I am a sweet tooth junkie, so that was really my biggest worry when it came to my journey to lose weight and compete as a bikini competitor....
What I didn't realize was how much it was just a crutch for me, but also how accustom I had become to having so much sugar in my daily life as I was drinking most of my sugar.
Cappuccinos for breakfast, soda or sweet tea for lunch and dinner. You name it.
Here are some of the Sweet Tooth hacks I have learned over the years.
First things first...
You need to understand why you have sweet tooth cravings.
The human body craves sugar for various reasons, and generally, each craving is different for each person. Your brain may experience an intense craving because it needs sugar for energy and to function properly. But beyond meeting a need, sugar cravings for adults tend to be habitual, rewarding, or even just physiologic.
It's a habit
Your daily habits are formed deep within your brain, and while some sources may say that it takes 21 days to form a habit, the truth is any habit can form as long as the brain is satisfied with the end result. Certain neurochemicals in the brain can cause addiction to sugar, similar to that of illicit drugs, opioids, and alcohol. In addition, changes in dopamine receptors in the brain appear to have an impact on addiction to sugar.
Dopamine gets released by when you experience some sort of happiness and results in a feeling of euphoria. As a result of this hormone response, your brain will habitually desire sugar the way it does other harmful compounds like drugs and alcohol.
It's a reward
Too often, adults looking to stay fit, get fit, or maintain any fitness at all use a reward system for motivation. Actually, a reward system is a great way to motivate a workout and push you to the next level. However, in the case of using sugar as a reward, this may not be the best idea.
It's pathological
The brain needs glucose to properly function, so it makes sense that the brain will crave sugar in order to get it. Though the body breaks down all carbohydrates into simple sugars, so you don’t literally need to eat sugar to feed your brain glucose, physiologically speaking, the brain could be craving this nutrient as a way to get what it wants, even if it doesn’t need it. Perhaps your blood sugar is low and your brain is asking for sugar? Your mind could be tricking you into thinking you need sugar when you really don’t.
Sweet Tooth Hacks
#1: Get more sleep
Your body needs sleep and recovery to replenish the body and mind. When you have poor sleep quality, you will be more susceptible to sweets the following day trying to make up for lack of energy.
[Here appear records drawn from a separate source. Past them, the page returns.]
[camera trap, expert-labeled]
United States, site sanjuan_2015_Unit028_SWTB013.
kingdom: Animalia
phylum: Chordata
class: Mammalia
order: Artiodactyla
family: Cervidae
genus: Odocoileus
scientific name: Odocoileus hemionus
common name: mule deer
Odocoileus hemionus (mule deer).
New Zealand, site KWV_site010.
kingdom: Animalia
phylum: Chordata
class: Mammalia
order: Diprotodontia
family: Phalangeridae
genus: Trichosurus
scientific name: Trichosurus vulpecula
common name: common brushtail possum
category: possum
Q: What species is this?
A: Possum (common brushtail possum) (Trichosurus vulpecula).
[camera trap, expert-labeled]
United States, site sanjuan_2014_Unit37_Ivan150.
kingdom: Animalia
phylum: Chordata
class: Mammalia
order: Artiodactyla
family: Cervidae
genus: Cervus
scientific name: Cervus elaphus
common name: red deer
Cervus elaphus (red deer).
Related Read: Increase your energy in 1 week
#2: Eat more natural sugars
Skip the artificial sweeteners that can hide in your drinks and food. They have no nutritional benefits and typically strengthen and encourage your dependence and cravings on sugar.
Eat more fruit and sweet potatoes. If needed to sweeten anything, use raw honey stevia, and maple syrup instead.
#3: Go "no added sugar"
Don't confuse this with sugar-free.... you want food where they are not adding any additional sugar. This goes for most condiments like jelly or jam preserves and ketchup.
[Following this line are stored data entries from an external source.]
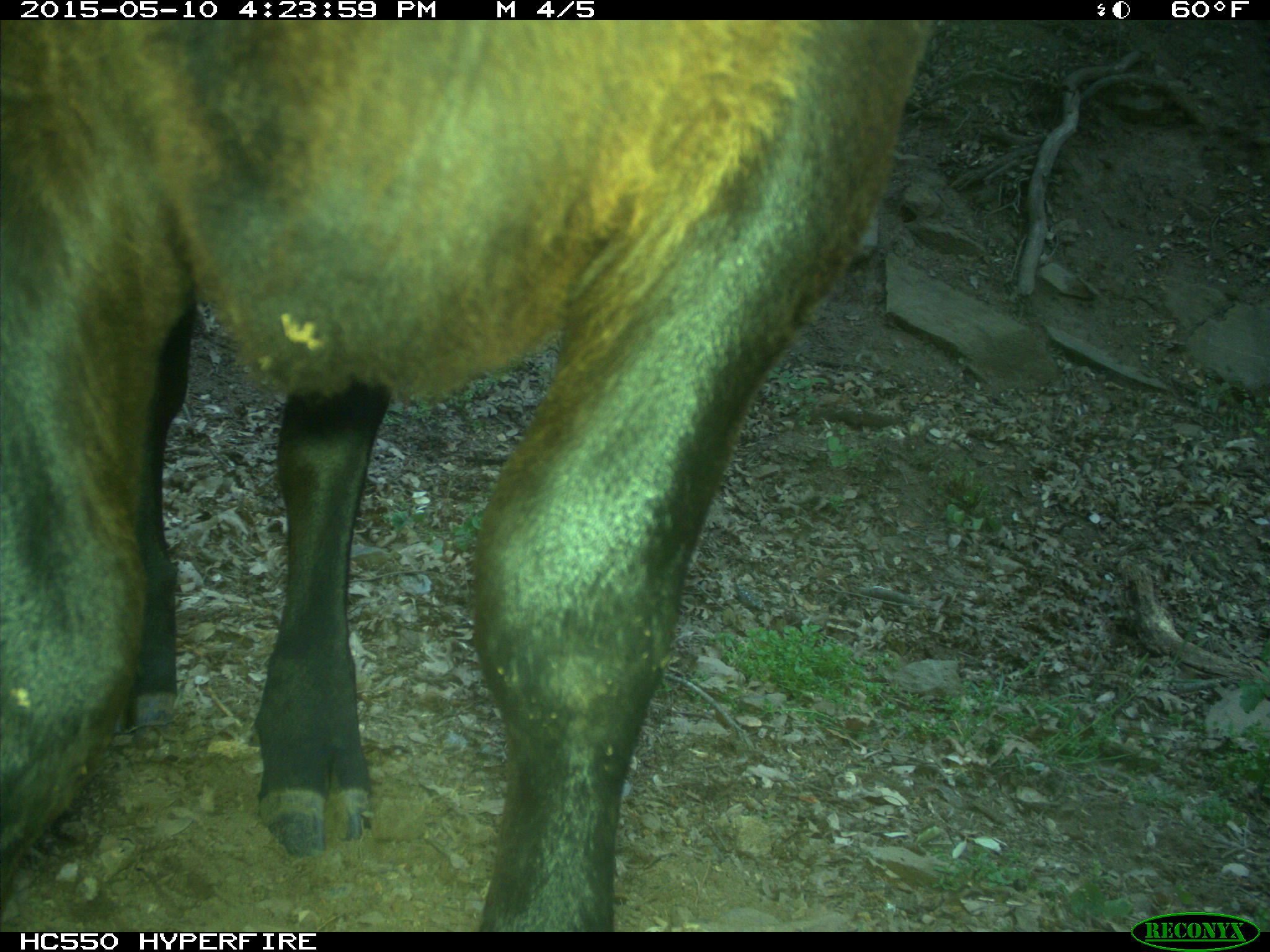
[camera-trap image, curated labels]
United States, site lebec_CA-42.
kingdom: Animalia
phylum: Chordata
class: Mammalia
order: Artiodactyla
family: Bovidae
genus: Bos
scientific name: Bos taurus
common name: domestic cow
Bos taurus (domestic cow).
You want the most natural form of any foods without anything added to enhance or preserve them.
#4: Don't skip meals
This is a common practice among people trying to lose weight. As a way to conserve calories for a future meal or to make up for being “bad” on a prior meal, some adults skip meals.
While this seems logical as a way to prevent weight gain, skipping meals can cause you to have sugar cravings as a result. Generally, this is caused by reduced blood sugar levels.
#5: Eat more fiber
Fiber is a starchy substance that passes through the digestive system untouched, meaning that fiber is not processed at all in the stomach or intestine. Fiber helps to slow the absorption of the foods you eat and it can also help to curb cravings you have by keeping you full for longer.
Consider eating foods that are naturally high in fiber - like vegetables, beans, legumes, and whole grains - to help curb cravings.
#6: Chew ice cubes
This may seem odd at first, but I got your attention right? Mainly this goes for those of us who like to eat and tend to eat out of boredom.
If you have nothing else going on today and start to crave something sweet, you might actually just be bored and wanting something to do rather than actually hungry.
#7: Drink water first
Your body is mostly made up of water, so it is an essential thing to drink and have to keep your body processing everything as it should.
The more dehydrated you are, the greater the chances will be to have a hormonal imbalance that can lead to sugar cravings as a result.
#8: Have it in moderation
At the end of the day, if you are still wanting something sweet have it. Just don't go over board and start to make the necessary changes to reduce how much you have on a regular basis.
Over time you will want it less and less and your body's desire for it will diminish as long as you continue to make the effort to get more of a handle on it. There are many things I can't even have now when I splurge just due to the fact it is way too sweet to me now.